```
library(morphemepiece)
library(dplyr)
```

This vignette is developer-focused, and outlines an example process for evaluating different (versions of) fall-through algorithms for the morphemepiece tokenizer. The basic approach is...

- Obtain a list of words with known breakdown, which are also representative of words that would actually hit the algorithm. The words should not be too common (else they will always be in the lookup), nor too rare/artificial (otherwise they are not a good representation of actual usage). A reasonable prescription here is to take the difference between the large/small lookup tables.
- Process this list of words using each candidate algorithm.
- Score each result by comparing the algorithmic breakdown to the known breakdown.
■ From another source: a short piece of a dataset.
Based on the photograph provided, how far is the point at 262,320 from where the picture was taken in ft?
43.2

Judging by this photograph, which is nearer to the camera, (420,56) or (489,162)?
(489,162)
We compute score by finding the "F1" when comparing the two sets of tokens to each other (identical breakdowns score a 1.0, while any missing tokens in either direction will reduce the score).

```
# These are local paths for illustration purposes
vocab_path <- "/shared/morphemepiece_vocabs/mp_vocab_large.txt"
lookup_path <- "/shared/morphemepiece_vocabs/mp_lookup_large.txt"
# We will be interested in words that are in the large lookup, but not the small
# one (as a proxy for the most common words that will hit the fallthrough
# algorithm).
lookup_path_small <- "/shared/morphemepiece_vocabs/mp_lookup_small.txt"
mp_vocab <- load_or_retrieve_vocab(vocab_path)
mp_lookup <- load_or_retrieve_lookup(lookup_path)
mp_lookup_small <- load_or_retrieve_lookup(lookup_path_small)
```

Obtain the words, and process...

```
breakdown1 <- list()
breakdown2 <- list()
words_to_do <- setdiff(names(mp_lookup), names(mp_lookup_small))
# It takes about an hour to do all words in this set.
for (word in words_to_do) {
bd1 <- morphemepiece:::.mp_tokenize_word_bidir(word,
mp_vocab,
allow_compounds = FALSE)
bd2 <- morphemepiece:::.mp_tokenize_word_bidir(word,
mp_vocab,
allow_compounds = TRUE)
breakdown1 <- append(breakdown1, paste0(bd1, collapse = " "))
breakdown2 <- append(breakdown2, paste0(bd2, collapse = " "))
}
actual_bd <- mp_lookup[words_to_do]
wdtbl <- dplyr::tibble(words_to_do, actual_bd, bd1 = unlist(breakdown1), bd2 = unlist(breakdown2))
calc_score <- function(bd0, bd) {
bd0 <- stringr::str_split(bd0, " ", simplify = FALSE)
bd <- stringr::str_split(bd, " ", simplify = FALSE)
bd0 <- purrr::map(bd0, function(b) {b[b != "##"]} )
bd <- purrr::map(bd, function(b) {b[b != "##"]} )
purrr::map2_dbl(bd0, bd, function(a, b) {
re <- mean(a %in% b)
pr <- mean(b %in% a)
if (re == 0 & pr == 0) {
return(0)
}
f1 <- 2*re*pr / (re + pr)
return(f1)
})
}
scored <- wdtbl %>%
# The filter helps focus on the difference between the two algorithms.
# To measure absolute performance, we'd take out this filter.
filter(bd1 != bd2) %>%
mutate(score1 = calc_score(actual_bd, bd1)) %>%
mutate(score2 = calc_score(actual_bd, bd2))
# what was the mean score of each algorithm? (1=old, 2=new)
mean(scored$score1) # 0.3717737
mean(scored$score2) # 0.4134288
# what fraction of words did each algorithm score 100% on?
mean(scored$score1 == 1) # 0.03477313
mean(scored$score2 == 1) # 0.1674262
# what fraction of words did each algorithm score 0% on?
mean(scored$score1 == 0) # 0.1803051
mean(scored$score2 == 0) # 0.2317713
# in what fraction of cases was the old or new algorithm strictly better?
scored %>%
mutate(old_better = score1 > score2) %>%
mutate(new_better = score1 < score2) %>%
summarize(mean(old_better), mean(new_better))
# # A tibble: 1 x 2
# `mean(old_better)` `mean(new_better)`
# <dbl> <dbl>
# 1 0.343 0.536
```

By almost all measures, the new algorithm gives breakdowns closer to "correct" than the old one. However, the new algorithm scores 0 more often than the old, so the comparison isn't completely one-sided.